Requirements: Write out the rows below as a JSON list of strings, with one string per line and no blank lines. Leave the pictures out.

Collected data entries
__________

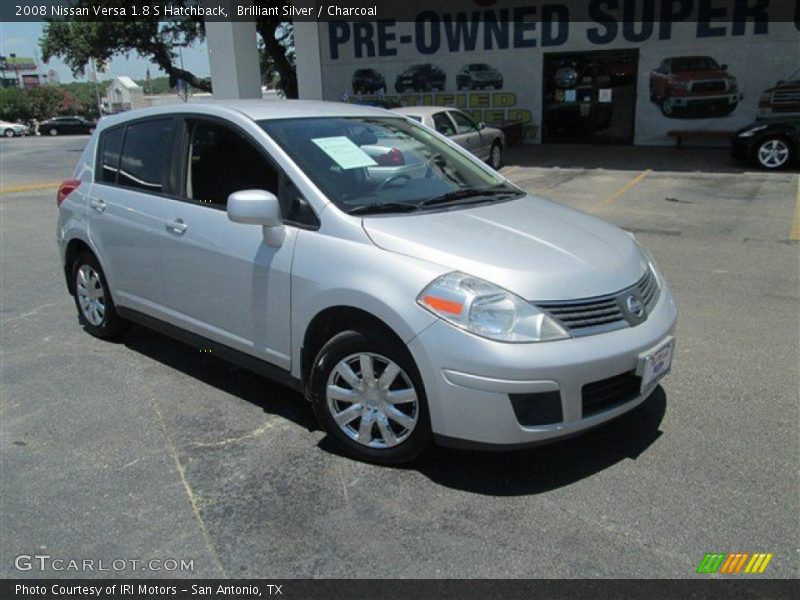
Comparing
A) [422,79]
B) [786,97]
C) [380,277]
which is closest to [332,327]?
[380,277]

__________

Result for this task:
[
  "Comparing",
  "A) [422,79]",
  "B) [786,97]",
  "C) [380,277]",
  "which is closest to [332,327]?",
  "[380,277]"
]